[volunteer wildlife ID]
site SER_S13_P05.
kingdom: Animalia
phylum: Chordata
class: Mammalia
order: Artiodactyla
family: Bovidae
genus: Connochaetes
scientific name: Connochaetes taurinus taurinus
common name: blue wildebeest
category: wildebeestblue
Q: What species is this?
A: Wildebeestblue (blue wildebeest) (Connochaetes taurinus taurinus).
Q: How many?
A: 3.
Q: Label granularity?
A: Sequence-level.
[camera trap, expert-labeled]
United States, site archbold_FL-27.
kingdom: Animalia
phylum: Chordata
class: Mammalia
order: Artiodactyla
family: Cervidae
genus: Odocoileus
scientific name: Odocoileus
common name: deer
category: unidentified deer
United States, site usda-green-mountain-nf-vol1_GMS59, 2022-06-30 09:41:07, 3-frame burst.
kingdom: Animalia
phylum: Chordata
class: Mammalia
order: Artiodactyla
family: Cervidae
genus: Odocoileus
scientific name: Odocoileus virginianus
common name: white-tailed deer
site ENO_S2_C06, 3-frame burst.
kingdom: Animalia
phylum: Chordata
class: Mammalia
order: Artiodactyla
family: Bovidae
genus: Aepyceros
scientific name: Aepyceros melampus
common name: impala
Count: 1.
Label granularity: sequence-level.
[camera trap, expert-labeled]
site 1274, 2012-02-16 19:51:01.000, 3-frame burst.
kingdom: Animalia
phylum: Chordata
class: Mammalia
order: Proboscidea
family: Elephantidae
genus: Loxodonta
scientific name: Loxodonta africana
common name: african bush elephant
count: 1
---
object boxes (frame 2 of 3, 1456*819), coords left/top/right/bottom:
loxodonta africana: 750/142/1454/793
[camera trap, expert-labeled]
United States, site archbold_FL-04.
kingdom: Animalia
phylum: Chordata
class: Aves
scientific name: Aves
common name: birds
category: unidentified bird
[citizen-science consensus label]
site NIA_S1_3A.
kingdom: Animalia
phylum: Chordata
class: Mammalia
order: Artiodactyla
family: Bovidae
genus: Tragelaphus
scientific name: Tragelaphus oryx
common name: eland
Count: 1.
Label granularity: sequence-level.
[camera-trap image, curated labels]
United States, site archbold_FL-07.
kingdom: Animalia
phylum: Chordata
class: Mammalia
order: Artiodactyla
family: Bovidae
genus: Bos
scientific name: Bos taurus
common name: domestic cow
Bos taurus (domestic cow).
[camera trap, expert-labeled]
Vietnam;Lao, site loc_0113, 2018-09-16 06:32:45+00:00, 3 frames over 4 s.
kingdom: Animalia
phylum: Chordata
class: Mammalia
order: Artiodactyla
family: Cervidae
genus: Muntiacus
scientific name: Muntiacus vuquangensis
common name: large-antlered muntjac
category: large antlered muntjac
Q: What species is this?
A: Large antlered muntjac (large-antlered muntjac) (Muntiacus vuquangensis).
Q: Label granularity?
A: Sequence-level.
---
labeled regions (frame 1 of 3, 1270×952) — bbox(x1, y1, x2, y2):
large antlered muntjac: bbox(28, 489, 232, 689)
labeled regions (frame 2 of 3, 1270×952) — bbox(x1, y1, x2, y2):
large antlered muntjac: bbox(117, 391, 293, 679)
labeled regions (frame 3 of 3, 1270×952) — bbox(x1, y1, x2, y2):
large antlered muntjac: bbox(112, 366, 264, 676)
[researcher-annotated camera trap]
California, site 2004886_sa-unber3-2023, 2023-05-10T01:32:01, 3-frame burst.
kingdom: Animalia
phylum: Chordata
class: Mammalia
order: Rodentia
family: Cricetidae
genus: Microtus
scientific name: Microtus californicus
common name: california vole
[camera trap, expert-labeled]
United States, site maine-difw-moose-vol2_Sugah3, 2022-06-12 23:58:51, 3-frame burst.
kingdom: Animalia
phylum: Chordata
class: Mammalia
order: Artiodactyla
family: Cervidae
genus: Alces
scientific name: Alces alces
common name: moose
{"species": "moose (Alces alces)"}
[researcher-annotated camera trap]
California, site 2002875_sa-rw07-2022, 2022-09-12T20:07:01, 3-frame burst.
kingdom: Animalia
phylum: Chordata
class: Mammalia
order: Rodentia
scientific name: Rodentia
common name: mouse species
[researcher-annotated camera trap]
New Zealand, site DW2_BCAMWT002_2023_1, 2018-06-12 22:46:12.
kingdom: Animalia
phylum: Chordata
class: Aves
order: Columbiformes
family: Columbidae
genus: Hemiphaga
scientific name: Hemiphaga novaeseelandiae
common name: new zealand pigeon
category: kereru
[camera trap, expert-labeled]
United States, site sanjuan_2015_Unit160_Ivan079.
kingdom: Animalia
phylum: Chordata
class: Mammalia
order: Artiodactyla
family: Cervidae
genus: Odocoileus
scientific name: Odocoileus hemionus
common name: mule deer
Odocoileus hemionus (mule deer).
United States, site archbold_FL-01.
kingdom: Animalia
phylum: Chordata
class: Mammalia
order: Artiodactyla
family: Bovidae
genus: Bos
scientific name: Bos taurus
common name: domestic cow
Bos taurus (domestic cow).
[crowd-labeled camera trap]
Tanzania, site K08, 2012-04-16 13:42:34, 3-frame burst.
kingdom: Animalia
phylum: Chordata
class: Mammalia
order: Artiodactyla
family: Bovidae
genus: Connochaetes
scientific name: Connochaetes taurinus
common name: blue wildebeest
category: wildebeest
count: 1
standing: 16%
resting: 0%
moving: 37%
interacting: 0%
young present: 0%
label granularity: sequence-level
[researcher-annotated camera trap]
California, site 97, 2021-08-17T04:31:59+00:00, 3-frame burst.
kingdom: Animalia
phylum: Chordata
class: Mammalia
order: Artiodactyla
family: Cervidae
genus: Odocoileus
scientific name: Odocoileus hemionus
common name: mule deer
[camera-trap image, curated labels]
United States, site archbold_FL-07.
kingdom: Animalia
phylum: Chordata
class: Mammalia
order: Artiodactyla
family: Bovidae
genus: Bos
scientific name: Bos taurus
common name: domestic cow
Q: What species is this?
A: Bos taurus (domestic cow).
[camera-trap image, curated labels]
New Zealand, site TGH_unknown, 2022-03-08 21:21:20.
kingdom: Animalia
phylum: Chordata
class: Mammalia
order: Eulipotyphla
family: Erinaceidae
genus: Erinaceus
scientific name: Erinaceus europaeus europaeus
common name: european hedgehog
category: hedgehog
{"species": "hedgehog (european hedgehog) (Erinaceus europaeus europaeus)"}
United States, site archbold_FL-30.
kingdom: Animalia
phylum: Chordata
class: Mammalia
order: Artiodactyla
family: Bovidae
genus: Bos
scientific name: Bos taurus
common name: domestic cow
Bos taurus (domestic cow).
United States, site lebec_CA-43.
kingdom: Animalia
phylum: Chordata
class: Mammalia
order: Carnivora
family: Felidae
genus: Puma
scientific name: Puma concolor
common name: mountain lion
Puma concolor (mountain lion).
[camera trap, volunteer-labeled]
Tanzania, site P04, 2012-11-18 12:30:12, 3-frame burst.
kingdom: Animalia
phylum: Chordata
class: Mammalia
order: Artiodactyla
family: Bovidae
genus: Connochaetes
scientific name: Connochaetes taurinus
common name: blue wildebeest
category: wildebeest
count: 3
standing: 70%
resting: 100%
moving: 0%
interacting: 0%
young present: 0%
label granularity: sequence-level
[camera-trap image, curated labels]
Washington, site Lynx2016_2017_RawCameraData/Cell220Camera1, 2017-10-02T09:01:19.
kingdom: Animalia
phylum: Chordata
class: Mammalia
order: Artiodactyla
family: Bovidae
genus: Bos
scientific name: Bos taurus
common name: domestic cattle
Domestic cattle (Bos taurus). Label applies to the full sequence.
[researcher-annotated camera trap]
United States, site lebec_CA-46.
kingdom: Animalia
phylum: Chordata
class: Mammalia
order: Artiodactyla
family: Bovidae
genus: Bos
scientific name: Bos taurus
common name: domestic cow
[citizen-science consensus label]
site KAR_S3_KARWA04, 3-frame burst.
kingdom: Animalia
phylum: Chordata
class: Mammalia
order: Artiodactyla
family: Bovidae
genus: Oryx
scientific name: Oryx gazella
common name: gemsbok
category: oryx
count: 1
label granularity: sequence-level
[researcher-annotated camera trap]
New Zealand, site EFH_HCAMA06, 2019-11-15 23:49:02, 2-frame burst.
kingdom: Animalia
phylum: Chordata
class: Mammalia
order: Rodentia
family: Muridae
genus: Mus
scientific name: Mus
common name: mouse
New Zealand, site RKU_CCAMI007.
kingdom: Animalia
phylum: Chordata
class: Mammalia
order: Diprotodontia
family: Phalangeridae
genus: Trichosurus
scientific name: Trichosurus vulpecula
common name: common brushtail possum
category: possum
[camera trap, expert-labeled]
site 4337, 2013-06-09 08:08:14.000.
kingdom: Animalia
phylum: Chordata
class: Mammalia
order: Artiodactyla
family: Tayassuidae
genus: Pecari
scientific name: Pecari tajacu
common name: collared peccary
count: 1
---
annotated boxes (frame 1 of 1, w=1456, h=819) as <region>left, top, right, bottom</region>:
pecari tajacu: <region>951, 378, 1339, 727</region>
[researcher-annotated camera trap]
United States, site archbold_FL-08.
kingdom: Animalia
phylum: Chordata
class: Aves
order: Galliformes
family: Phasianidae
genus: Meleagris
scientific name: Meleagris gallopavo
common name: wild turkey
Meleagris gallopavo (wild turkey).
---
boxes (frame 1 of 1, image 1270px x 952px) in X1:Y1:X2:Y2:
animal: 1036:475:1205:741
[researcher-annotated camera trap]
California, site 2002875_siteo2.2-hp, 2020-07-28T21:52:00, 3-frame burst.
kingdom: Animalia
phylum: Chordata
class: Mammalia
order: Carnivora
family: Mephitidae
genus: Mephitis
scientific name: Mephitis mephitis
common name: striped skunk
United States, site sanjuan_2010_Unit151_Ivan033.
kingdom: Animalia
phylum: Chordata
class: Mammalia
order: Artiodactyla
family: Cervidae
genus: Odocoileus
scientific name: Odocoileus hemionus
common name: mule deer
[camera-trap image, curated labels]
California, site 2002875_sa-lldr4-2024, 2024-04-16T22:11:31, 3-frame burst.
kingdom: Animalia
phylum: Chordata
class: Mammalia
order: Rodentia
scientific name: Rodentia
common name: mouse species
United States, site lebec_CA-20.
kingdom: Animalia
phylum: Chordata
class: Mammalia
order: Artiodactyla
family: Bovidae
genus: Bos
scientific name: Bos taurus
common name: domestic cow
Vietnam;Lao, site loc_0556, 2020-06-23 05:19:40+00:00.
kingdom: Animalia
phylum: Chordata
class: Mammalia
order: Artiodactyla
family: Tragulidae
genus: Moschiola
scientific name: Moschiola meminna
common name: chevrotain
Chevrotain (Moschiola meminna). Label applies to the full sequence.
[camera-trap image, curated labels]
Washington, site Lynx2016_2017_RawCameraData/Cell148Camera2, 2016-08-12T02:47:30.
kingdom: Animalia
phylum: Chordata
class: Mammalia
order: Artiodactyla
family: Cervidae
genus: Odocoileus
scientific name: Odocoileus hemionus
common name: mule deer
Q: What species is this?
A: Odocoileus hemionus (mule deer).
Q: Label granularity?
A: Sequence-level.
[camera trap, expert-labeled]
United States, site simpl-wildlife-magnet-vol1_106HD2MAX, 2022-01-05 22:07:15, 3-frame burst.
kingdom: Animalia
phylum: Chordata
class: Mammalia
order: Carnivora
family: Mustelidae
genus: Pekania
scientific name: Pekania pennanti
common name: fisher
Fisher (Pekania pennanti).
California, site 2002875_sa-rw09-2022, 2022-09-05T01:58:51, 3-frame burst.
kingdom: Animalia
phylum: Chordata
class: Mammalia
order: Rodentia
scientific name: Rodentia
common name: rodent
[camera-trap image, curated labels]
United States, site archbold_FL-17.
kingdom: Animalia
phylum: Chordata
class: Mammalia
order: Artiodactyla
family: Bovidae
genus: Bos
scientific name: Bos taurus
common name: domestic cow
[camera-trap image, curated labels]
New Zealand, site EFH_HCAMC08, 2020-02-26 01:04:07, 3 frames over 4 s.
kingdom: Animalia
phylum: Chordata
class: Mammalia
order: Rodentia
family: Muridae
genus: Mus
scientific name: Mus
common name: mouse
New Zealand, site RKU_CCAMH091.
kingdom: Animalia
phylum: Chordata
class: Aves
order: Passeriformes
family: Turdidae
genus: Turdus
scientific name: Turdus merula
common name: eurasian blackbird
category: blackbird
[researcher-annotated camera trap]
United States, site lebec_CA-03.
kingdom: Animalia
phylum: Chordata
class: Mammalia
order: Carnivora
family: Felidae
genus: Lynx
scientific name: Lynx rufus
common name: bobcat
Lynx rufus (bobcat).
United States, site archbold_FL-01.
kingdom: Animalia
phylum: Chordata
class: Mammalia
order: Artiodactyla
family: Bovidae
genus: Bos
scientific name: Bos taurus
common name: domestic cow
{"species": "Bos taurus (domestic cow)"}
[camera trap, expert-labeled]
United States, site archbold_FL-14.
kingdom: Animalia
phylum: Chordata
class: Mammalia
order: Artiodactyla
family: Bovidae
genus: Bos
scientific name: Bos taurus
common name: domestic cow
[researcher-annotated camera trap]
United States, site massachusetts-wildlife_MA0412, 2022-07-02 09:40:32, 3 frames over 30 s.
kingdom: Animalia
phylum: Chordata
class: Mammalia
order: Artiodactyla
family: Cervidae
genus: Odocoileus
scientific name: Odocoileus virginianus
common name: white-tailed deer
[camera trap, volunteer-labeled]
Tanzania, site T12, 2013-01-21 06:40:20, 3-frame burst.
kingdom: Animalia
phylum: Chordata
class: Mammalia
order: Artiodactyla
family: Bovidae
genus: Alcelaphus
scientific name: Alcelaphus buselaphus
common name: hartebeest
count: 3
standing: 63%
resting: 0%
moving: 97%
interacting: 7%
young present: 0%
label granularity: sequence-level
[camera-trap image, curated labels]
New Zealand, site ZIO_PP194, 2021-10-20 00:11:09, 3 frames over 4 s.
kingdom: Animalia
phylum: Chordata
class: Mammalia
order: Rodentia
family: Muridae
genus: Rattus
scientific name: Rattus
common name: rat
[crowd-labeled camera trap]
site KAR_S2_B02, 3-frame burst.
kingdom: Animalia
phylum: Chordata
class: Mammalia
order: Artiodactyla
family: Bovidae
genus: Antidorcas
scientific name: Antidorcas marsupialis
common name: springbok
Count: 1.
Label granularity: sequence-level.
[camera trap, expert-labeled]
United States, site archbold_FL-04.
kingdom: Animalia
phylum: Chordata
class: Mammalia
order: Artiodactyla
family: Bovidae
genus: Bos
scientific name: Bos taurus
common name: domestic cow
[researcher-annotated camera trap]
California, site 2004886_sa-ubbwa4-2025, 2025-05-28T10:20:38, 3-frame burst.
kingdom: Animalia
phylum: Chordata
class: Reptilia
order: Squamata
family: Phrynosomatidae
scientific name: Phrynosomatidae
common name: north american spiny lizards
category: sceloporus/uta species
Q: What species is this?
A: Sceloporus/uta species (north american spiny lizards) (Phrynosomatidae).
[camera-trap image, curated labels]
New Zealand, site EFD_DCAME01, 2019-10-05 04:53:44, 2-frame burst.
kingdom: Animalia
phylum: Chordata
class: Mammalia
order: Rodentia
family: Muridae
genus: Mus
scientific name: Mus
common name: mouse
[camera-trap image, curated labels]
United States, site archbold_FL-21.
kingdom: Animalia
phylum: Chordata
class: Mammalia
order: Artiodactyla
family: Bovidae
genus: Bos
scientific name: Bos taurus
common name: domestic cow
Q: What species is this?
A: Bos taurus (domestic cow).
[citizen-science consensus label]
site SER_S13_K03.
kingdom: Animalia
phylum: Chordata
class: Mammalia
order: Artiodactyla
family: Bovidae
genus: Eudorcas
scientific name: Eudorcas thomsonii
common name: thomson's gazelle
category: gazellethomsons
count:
• • • • •
Where a line of the data above includes "moose", copy that line.

SOLUTION:
United States, site maine-difw-moose-vol2_Sugah3, 2022-06-12 23:58:51, 3-frame burst.
common name: moose
{"species": "moose (Alces alces)"}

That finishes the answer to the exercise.